Monday, Apr. 16, 1945

Gentleman of the Press

Marshall Field III, a gentleman of leisure for the first 40-odd years of his life, has spent the past ten years trying his best to be ungentlemanly. It comes hard. This week, in his first book (Freedom Is More Than a Word; University of Chicago Press; $2.50), he attempts to tell, in very gentlemanly fashion, what he is up to.

His conversion (from Eton-schooled playboy to the sugar daddy of New Deal journalism) came with the help of Manhattan's famed psychiatrist Dr. Gregory Zilboorg. But Zilboorg and the pre-Zilboorg era of riding to hounds get no mention in this partly autobiographical book. Field's immense fortune (estimated at $168 million) is dismissed quickly as "the chance of inheritance." But he explains why his New Dealing journalistic twins--Manhattan's adless, experimental PM, and Chicago's unexperimental, ad-crammed Sun--turned out so unalike:

Is Restraint a Virtue? Not pretending to give "both sides," PM is its shrill, opinionated self because Manhattan's "truly competitive daily newspaper market [forces] papers to represent different groups in order to continue." In Chicago, he puts out the better-rounded Sun because "where monopolies now exist . . . no publisher has the right to use a newspaper for the expression of his whims, prejudices and ambitions." PM, he makes clear, has his blessing to live alone and like it. "Some people seem to consider it strange that I should have paid out money to meet a paper's deficit without throwing my weight around. ... I do not . . . find it so. ... Occasionally I sit in on editorial conferences, but I do so strictly as an observer. ... I have no editorial control. ... An anti-authoritarian paper had, of necessity, to be dominated by its own staff." Does PM's excitability disturb him? Field says: "Restraint is not always a virtue when crying injustice needs to be met head on. ... A certain lack of gentlemanliness is a requisite of democracy. Gentlemen are comfortable associates, but they are seldom ... constructive socially."

If PM is free because it takes no ads, how can the Sun carry ads and be free? Devout PM readers might not like the obvious Field answer: if you make a good enough newspaper, advertisers will have to come to you on your terms.

A Rich Man's Burden. The Sun is obviously Field's favorite.

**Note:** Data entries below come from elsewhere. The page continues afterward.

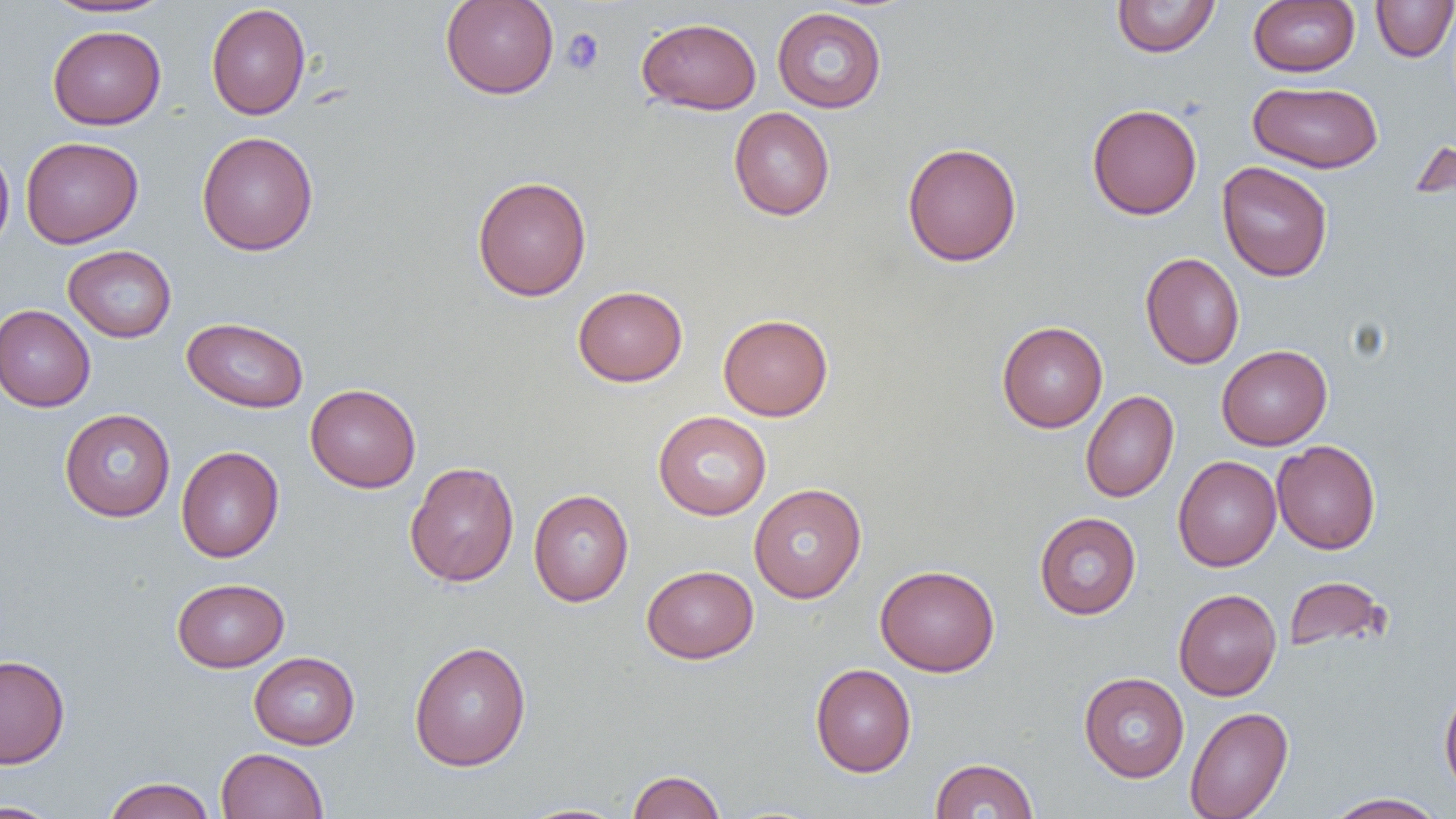
Summary:
  - Coordinate format: approximate bounding boxes as [x1, y1, x2, y2] in pixels
  - Platelet locations: [561, 28, 604, 75]
  - Uninfected red blood cell locations: [43, 0, 174, 18], [440, 0, 559, 99], [1112, 0, 1220, 57], [1248, 1, 1360, 77], [1371, 1, 1456, 62], [206, 3, 311, 120], [772, 6, 887, 113], [637, 17, 762, 114], [47, 25, 166, 130], [1247, 81, 1383, 173], [1086, 103, 1202, 220], [728, 106, 836, 221], [197, 131, 318, 256], [1410, 132, 1455, 206], [20, 136, 143, 248], [902, 142, 1022, 267], [0, 146, 15, 256], [1217, 161, 1333, 282], [472, 175, 592, 302], [63, 245, 176, 343], [1140, 252, 1245, 369], [572, 285, 688, 387], [0, 304, 95, 412], [718, 313, 833, 421], [182, 317, 308, 413], [997, 321, 1108, 433], [1216, 345, 1332, 450], [305, 383, 421, 493], [1080, 390, 1179, 502], [59, 408, 176, 521], [653, 411, 772, 520], [1272, 439, 1381, 554], [176, 446, 284, 562], [1173, 455, 1281, 571], [404, 461, 520, 587], [749, 483, 867, 603], [528, 489, 634, 606], [1034, 512, 1141, 619], [875, 564, 1000, 677], [641, 565, 758, 664], [1284, 575, 1389, 655], [172, 578, 289, 672], [1173, 588, 1282, 701], [409, 640, 531, 772], [249, 651, 360, 749], [0, 655, 70, 768], [810, 663, 916, 777], [1078, 672, 1189, 782], [1439, 682, 1456, 800], [1185, 705, 1293, 819], [216, 747, 329, 819], [930, 758, 1039, 818], [627, 770, 726, 818], [103, 777, 216, 819], [1324, 792, 1447, 819], [0, 800, 65, 819], [512, 803, 634, 819]
  - Slide-level diagnosis: no evidence of blood parasites
  - Modality: light microscopy
  - Field of view: single
  - Preparation: thin blood smear
  - Image size: 1456×819 pixels
  - Magnification: 1000x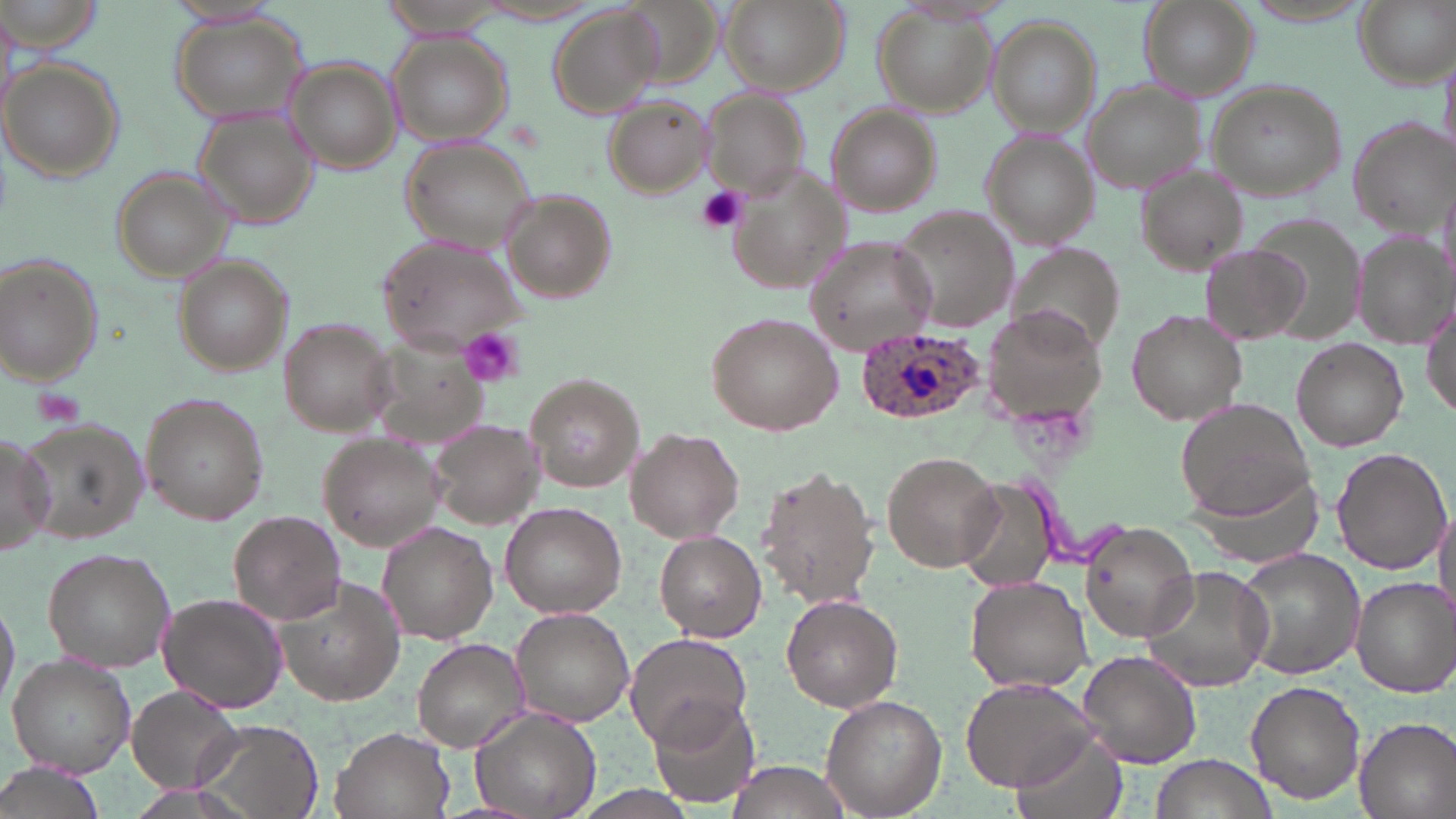

slide-level diagnosis = Plasmodium ovale
image size = 1456×819 pixels
modality = light microscopy
Plasmodium ovale-infected red blood cell locations = approximate bounding boxes as named x1/y1/x2/y2 corners in pixels: (x1=853, y1=327, x2=984, y2=426)
uninfected red blood cell locations = approximate bounding boxes as named x1/y1/x2/y2 corners in pixels: (x1=382, y1=0, x2=510, y2=37), (x1=719, y1=0, x2=846, y2=95), (x1=1138, y1=0, x2=1258, y2=100), (x1=0, y1=2, x2=110, y2=56), (x1=1238, y1=2, x2=1375, y2=28), (x1=1356, y1=2, x2=1453, y2=87), (x1=874, y1=3, x2=998, y2=118), (x1=546, y1=6, x2=664, y2=117), (x1=166, y1=14, x2=310, y2=128), (x1=986, y1=15, x2=1105, y2=137), (x1=386, y1=31, x2=515, y2=147), (x1=284, y1=60, x2=403, y2=172), (x1=0, y1=61, x2=123, y2=182), (x1=1203, y1=80, x2=1348, y2=204), (x1=1084, y1=85, x2=1200, y2=192), (x1=697, y1=89, x2=808, y2=203), (x1=603, y1=94, x2=715, y2=198), (x1=828, y1=103, x2=942, y2=218), (x1=195, y1=108, x2=318, y2=230), (x1=1348, y1=118, x2=1454, y2=232), (x1=979, y1=129, x2=1099, y2=250), (x1=399, y1=138, x2=539, y2=254), (x1=111, y1=165, x2=237, y2=283), (x1=725, y1=165, x2=846, y2=298), (x1=1138, y1=167, x2=1249, y2=273), (x1=504, y1=191, x2=615, y2=303), (x1=893, y1=207, x2=1022, y2=333), (x1=1246, y1=215, x2=1366, y2=344), (x1=1352, y1=232, x2=1452, y2=350), (x1=803, y1=235, x2=936, y2=357), (x1=376, y1=236, x2=525, y2=353), (x1=1199, y1=245, x2=1309, y2=343), (x1=1007, y1=248, x2=1125, y2=356), (x1=1, y1=255, x2=103, y2=386), (x1=175, y1=257, x2=292, y2=373), (x1=1422, y1=295, x2=1456, y2=423), (x1=1127, y1=308, x2=1247, y2=422), (x1=984, y1=309, x2=1104, y2=421), (x1=707, y1=312, x2=845, y2=435), (x1=279, y1=320, x2=400, y2=436), (x1=360, y1=325, x2=491, y2=448), (x1=1292, y1=338, x2=1408, y2=451), (x1=526, y1=373, x2=644, y2=494), (x1=140, y1=391, x2=270, y2=526), (x1=1176, y1=398, x2=1315, y2=519), (x1=14, y1=417, x2=155, y2=544), (x1=429, y1=417, x2=547, y2=531), (x1=627, y1=428, x2=744, y2=541), (x1=0, y1=432, x2=55, y2=557), (x1=316, y1=432, x2=448, y2=550), (x1=1332, y1=447, x2=1452, y2=573), (x1=880, y1=450, x2=1000, y2=571), (x1=1178, y1=459, x2=1321, y2=567), (x1=755, y1=465, x2=880, y2=608), (x1=952, y1=477, x2=1059, y2=593), (x1=499, y1=502, x2=625, y2=618), (x1=1433, y1=504, x2=1455, y2=625), (x1=227, y1=510, x2=346, y2=625), (x1=376, y1=522, x2=499, y2=643), (x1=1079, y1=522, x2=1200, y2=643), (x1=654, y1=532, x2=767, y2=640), (x1=43, y1=547, x2=176, y2=671), (x1=1235, y1=549, x2=1365, y2=682), (x1=1139, y1=565, x2=1275, y2=692), (x1=271, y1=572, x2=408, y2=706), (x1=963, y1=574, x2=1095, y2=693), (x1=1350, y1=577, x2=1456, y2=697), (x1=0, y1=591, x2=18, y2=717), (x1=158, y1=592, x2=288, y2=713), (x1=782, y1=595, x2=903, y2=712), (x1=511, y1=607, x2=635, y2=727), (x1=624, y1=632, x2=750, y2=749), (x1=412, y1=637, x2=527, y2=750), (x1=1075, y1=648, x2=1203, y2=768), (x1=7, y1=654, x2=135, y2=776), (x1=959, y1=675, x2=1098, y2=792), (x1=1245, y1=680, x2=1366, y2=806), (x1=128, y1=685, x2=247, y2=796), (x1=648, y1=695, x2=757, y2=811), (x1=820, y1=695, x2=947, y2=819), (x1=471, y1=710, x2=599, y2=818), (x1=1354, y1=717, x2=1456, y2=819), (x1=192, y1=720, x2=324, y2=819), (x1=331, y1=726, x2=454, y2=819), (x1=1009, y1=731, x2=1127, y2=819), (x1=1151, y1=754, x2=1275, y2=819), (x1=722, y1=759, x2=851, y2=819)
field of view = single
stain = May-Grünwald-Giemsa
magnification = 1000x
preparation = thin blood film
platelet locations = approximate bounding boxes as named x1/y1/x2/y2 corners in pixels: (x1=695, y1=185, x2=750, y2=234), (x1=457, y1=327, x2=527, y2=388)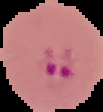 Result: malaria parasites identified. Segmented cell region on a black background. Image is 103×112 pixels. From a thin blood smear.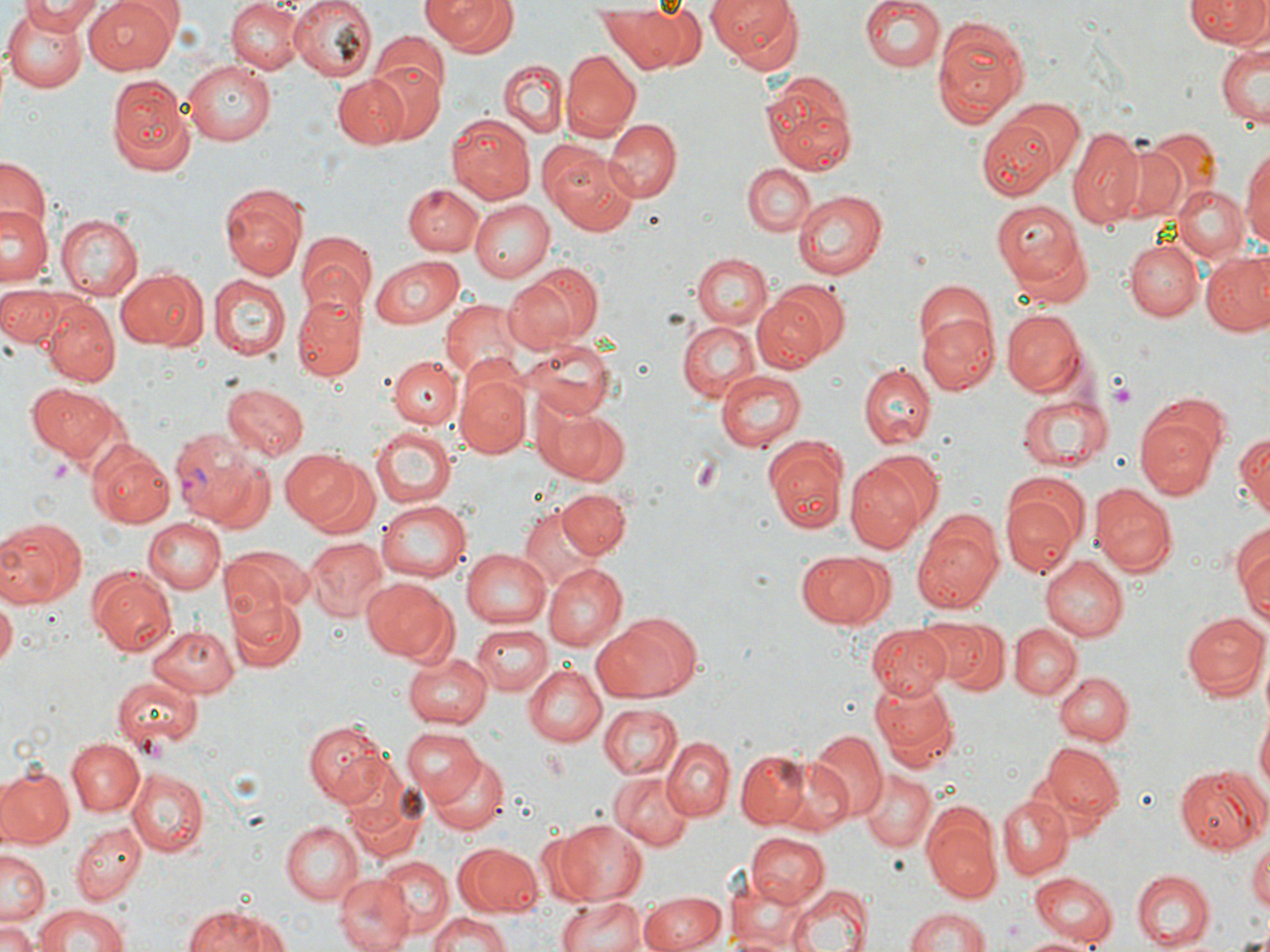

slide-level diagnosis = Plasmodium vivax
preparation = thin blood film
image size = 1270×952 pixels
platelet locations = approximate bounding boxes as (x1, y1, x2, y2) in pixels: (1105, 374, 1141, 410), (686, 453, 726, 497)
modality = optical microscopy
uninfected red blood cell locations = approximate bounding boxes as (x1, y1, x2, y2) in pixels: (16, 0, 103, 34), (84, 0, 179, 74), (227, 0, 303, 74), (287, 0, 376, 83), (422, 0, 517, 57), (704, 0, 805, 75), (860, 0, 944, 73), (1185, 0, 1266, 49), (596, 3, 688, 73), (1, 5, 92, 93), (372, 15, 454, 110), (932, 16, 1030, 126), (1215, 39, 1269, 131), (562, 51, 640, 141), (364, 57, 446, 146), (181, 59, 276, 144), (498, 59, 567, 140), (761, 70, 856, 174), (333, 73, 411, 148), (105, 75, 195, 176), (1005, 99, 1085, 178), (980, 112, 1072, 198), (446, 114, 535, 204), (604, 117, 680, 200), (1068, 128, 1148, 228), (1146, 128, 1221, 204), (1107, 142, 1189, 224), (1241, 145, 1270, 257), (549, 154, 640, 234), (0, 155, 51, 242), (743, 163, 815, 235), (218, 182, 307, 282), (402, 182, 486, 256), (1173, 186, 1248, 265), (793, 189, 889, 279), (993, 199, 1086, 286), (471, 200, 553, 282), (1, 207, 49, 289), (57, 214, 144, 298), (300, 228, 378, 316), (1126, 238, 1201, 321), (1202, 250, 1270, 337), (694, 253, 772, 329), (371, 255, 464, 329), (511, 260, 606, 348), (114, 268, 206, 350), (208, 274, 289, 358), (913, 279, 995, 360), (772, 280, 849, 361), (1, 282, 71, 351), (752, 294, 829, 373), (294, 296, 364, 383), (439, 300, 527, 385), (43, 301, 121, 387), (1000, 306, 1084, 395), (918, 313, 999, 394), (677, 319, 761, 402), (520, 337, 618, 420), (389, 357, 459, 430), (858, 364, 935, 451), (715, 370, 807, 454), (456, 373, 531, 458), (220, 381, 307, 461), (27, 382, 121, 466), (1018, 392, 1111, 474), (533, 398, 622, 483), (1136, 413, 1222, 499), (370, 426, 455, 508), (1235, 428, 1269, 519), (764, 434, 847, 533), (90, 443, 176, 528), (278, 450, 362, 529), (867, 450, 943, 526), (202, 458, 276, 536), (846, 462, 926, 551), (998, 474, 1086, 575), (1091, 486, 1176, 577), (557, 489, 630, 560), (374, 498, 471, 583), (519, 504, 606, 590), (913, 509, 1004, 613), (0, 516, 88, 610), (142, 518, 224, 593), (1233, 523, 1270, 623), (303, 537, 387, 621), (224, 543, 312, 622), (460, 549, 550, 626), (794, 550, 895, 628), (1041, 555, 1128, 640), (543, 565, 626, 649), (90, 569, 175, 658), (361, 576, 452, 659), (230, 594, 305, 673), (0, 596, 17, 667), (1183, 611, 1268, 700), (591, 614, 694, 704), (937, 619, 1008, 694), (471, 623, 553, 695), (1009, 623, 1081, 699), (146, 624, 241, 697), (868, 627, 953, 700), (401, 651, 491, 727), (521, 664, 606, 746), (1053, 671, 1131, 746), (112, 676, 201, 751), (871, 679, 957, 766), (597, 704, 683, 780), (1254, 710, 1269, 804), (301, 719, 392, 808), (400, 728, 484, 805), (808, 730, 887, 820), (66, 737, 143, 817), (665, 739, 734, 819), (1041, 744, 1125, 824), (0, 750, 125, 838), (734, 751, 811, 828), (759, 752, 854, 834), (426, 754, 508, 836), (1174, 765, 1267, 854), (0, 766, 74, 847), (127, 768, 208, 856), (859, 772, 935, 852), (609, 774, 696, 851), (998, 793, 1074, 878), (921, 810, 1002, 903), (551, 817, 647, 905), (73, 821, 147, 905), (280, 821, 363, 905), (745, 832, 829, 907), (1249, 839, 1270, 912), (453, 843, 547, 915), (1, 851, 47, 927), (376, 855, 452, 933), (1131, 870, 1214, 949), (333, 872, 415, 952), (1029, 874, 1117, 945), (789, 884, 871, 952), (639, 891, 726, 951), (554, 897, 654, 952), (179, 902, 292, 952), (32, 904, 131, 952), (904, 906, 988, 952), (423, 911, 512, 952), (0, 920, 40, 952), (1234, 932, 1270, 951), (1023, 935, 1097, 952)
field of view = single
stain = May-Grünwald-Giemsa
Plasmodium vivax-infected red blood cell locations = approximate bounding boxes as (x1, y1, x2, y2) in pixels: (168, 426, 261, 520)
magnification = 1000x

Some of the price he has paid to buck Colonel Robert ("Bertie") McCormick's Tribune (with no comics to match Bertie's fine ones, and no A.P. franchise) he tells for the first time. Arguing his (and the Government's) antimonopoly case against the A.P., Field reveals that the United Press charged him a whopping $110,000 a year for its wires. Out-of-town news bureaus and special correspondents cost him another $425,000 annually. A.P. service would cost only about $50,000, if Bertie and the A.P. would only let the Sun in. In decrying the A.P.'s "news monopoly," Field, unfortunately for his argument, ends up by proving that it is difficult, but not impossible, to get out a paper without A.P.

Much of Freedom Is More is written in the sloganizing tone of a Johnny-come-lately to social problems; but evident throughout is a convert's sincerity and humility. Field sums up the "groping of one man's mind": "I have sought to function as a participating member of a democratic society, with unusual opportunities to serve because of my financial resources, and not as a man of large property interests actuated by attitudes of self-protection. . . . What private property any of us enjoys represents the acquiescence of society in our private control of it ... and, like every privilege, it carries with it certain obligations. . . . Those who neglect the obligations, I am convinced, speed the day when this privilege will be curtailed or perhaps denied."